L’Algérie à la 9e place mondiale dans l’indice des prix à l’immobilier

Un classement en dehors de la réalité

Par:  Réda Hadi

Selon le site américain Numbeo, l’Algérie se placerait à la 9e place mondiale, au niveau de l’indice des prix à l’immobilier. En effet, l’indice Property Prices Index Rate se base sur le rapport prix/revenu qui est la mesure de base pour déterminer l’accessibilité à l’achat d’un appartement.

Il est généralement calculé par le rapport entre les prix médians des appartements et le revenu familial disponible médian, exprimé en années de revenu. Toujours est-il que cette étude se base sur des statistiques qui ne reflètent nullement la réalité, car sur des faits, l’indice du prix à l’immobilier reste extrêmement élevé.

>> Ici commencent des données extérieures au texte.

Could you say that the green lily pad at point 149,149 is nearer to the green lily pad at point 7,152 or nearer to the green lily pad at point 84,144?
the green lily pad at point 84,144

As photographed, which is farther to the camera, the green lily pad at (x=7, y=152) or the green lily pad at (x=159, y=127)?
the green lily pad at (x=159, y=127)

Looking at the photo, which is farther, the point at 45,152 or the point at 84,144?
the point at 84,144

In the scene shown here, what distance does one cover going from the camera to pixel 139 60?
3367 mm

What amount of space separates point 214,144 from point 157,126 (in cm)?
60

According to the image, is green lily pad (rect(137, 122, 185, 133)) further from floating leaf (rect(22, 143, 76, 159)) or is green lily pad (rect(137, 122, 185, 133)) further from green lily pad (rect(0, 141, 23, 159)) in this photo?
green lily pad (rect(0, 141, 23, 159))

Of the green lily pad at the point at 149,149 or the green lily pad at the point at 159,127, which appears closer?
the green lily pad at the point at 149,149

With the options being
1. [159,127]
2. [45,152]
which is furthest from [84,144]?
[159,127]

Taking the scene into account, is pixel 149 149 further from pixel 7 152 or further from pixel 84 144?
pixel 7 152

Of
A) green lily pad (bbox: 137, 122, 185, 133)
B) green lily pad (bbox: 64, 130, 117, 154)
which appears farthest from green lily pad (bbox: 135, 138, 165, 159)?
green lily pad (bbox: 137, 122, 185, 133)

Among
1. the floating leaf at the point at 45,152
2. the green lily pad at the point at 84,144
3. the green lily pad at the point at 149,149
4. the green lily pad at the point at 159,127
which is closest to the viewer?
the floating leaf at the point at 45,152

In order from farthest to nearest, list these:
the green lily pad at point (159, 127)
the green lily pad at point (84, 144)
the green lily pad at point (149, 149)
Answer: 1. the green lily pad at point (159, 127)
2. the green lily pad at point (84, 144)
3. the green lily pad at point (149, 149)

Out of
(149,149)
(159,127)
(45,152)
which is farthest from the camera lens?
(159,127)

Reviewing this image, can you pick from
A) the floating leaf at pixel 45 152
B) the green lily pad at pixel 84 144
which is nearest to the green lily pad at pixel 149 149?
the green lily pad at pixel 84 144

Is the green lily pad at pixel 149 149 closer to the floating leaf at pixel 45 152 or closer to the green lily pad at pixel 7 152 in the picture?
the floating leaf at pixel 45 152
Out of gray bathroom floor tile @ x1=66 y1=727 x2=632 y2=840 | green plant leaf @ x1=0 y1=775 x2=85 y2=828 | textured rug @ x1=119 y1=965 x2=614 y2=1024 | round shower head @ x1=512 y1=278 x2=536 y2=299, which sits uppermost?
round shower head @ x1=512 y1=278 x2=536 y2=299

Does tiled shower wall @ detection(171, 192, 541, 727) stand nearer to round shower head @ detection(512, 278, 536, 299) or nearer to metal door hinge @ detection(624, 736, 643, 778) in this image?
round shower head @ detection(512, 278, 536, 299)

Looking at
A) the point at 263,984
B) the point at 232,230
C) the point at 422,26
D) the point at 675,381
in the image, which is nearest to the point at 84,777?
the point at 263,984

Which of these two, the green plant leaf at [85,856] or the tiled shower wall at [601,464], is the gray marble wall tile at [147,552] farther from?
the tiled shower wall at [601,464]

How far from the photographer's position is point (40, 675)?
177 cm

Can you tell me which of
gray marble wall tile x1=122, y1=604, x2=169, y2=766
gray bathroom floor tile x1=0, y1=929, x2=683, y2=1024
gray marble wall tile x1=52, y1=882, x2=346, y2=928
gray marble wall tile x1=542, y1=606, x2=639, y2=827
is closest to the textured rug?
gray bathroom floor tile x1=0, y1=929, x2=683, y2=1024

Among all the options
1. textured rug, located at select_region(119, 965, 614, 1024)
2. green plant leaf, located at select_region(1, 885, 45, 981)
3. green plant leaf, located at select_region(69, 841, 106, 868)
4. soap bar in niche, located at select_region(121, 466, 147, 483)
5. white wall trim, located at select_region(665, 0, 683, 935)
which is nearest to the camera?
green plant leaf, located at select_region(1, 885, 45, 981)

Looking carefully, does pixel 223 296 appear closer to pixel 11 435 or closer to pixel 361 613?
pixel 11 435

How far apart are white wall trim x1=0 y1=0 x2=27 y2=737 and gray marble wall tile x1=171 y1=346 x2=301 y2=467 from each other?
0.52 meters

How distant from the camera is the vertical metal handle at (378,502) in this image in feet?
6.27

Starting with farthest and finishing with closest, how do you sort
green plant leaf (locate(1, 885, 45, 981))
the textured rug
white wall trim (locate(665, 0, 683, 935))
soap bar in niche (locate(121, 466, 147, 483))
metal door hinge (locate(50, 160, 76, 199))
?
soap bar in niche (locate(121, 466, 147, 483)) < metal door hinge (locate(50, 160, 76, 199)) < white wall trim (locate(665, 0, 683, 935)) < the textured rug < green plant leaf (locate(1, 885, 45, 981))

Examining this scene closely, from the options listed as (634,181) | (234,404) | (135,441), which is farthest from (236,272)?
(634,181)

Assurément, il est patent qu’en Algérie les prix déclarés ne correspondent nullement à ceux qui sont déclarés officiellement sur les actes de propriété. En effet, nombre d'analyses et d'articles traitant de la cherté de l'immobilier en Algérie comparent les prix pratiqués à Alger avec ceux de Miami, Los Angeles ou Paris et endossent l'envolée des prix de la pierre algérienne, qu'ils jugent exorbitante, à plusieurs facteurs : spéculation, marché déstructuré, blanchiment d'argent ... etc.

Dans un rapport de la Banque mondiale établi en 2017, il a été notifié que «le rôle dominant du gouvernement sur le marché du logement limite la capacité de la chaîne de valeur et entraîne un retard important dans la livraison».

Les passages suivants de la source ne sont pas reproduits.